*Exercise objective:*
In the passage about a suspected intruder, what did Dad find on the window sill the next morning?

Without turning on a light, I went to the phone that sat in its recessed nook in the hallway wall. All the modern houses had them. Like a blind person reading Braille, I slid my fingers over the dial, counted the holes and dialed the number.
“Dad, I think somebody’s trying to get in. Mom heard scratching on the screen, and I saw a shadow… No, I peeped out and couldn’t see anyone…Okay.”
He called the police, and within minutes we heard a car pull up in front of the house and saw the beams of flashlights as Mesquite’s finest investigated. Then we heard a knock on the door.
“We didn’t find anything, Ma’am, but we’ll have a car drive by here frequently for the rest of the night.”
When Dad got home the next morning, he found us still huddled together under the covers. He immediately went out to investigate and came back in laughing.
“I didn’t find any footprints or anything, but I did find some evidence. There were rat droppings on the window sill.”

*Data for analysis:*

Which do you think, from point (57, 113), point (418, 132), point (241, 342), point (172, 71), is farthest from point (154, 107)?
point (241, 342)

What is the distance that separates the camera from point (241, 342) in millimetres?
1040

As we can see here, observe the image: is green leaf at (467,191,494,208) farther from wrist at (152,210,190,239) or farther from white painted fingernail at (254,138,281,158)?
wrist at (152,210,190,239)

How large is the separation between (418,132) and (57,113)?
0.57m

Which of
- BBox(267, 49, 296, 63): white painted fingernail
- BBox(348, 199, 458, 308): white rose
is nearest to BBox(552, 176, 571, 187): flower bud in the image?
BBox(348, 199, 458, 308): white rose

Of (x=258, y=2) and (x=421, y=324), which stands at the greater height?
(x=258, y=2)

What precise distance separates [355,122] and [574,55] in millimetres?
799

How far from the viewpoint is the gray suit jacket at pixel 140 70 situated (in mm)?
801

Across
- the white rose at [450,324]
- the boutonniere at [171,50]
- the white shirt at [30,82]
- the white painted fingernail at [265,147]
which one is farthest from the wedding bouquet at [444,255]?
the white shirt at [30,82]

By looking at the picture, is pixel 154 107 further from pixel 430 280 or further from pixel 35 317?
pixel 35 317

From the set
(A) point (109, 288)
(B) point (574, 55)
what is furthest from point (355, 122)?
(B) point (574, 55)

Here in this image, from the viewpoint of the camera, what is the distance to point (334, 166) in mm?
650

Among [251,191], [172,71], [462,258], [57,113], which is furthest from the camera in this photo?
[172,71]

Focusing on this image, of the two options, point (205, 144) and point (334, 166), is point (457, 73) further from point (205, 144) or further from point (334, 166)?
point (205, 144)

*Written solution:*
Rat droppings.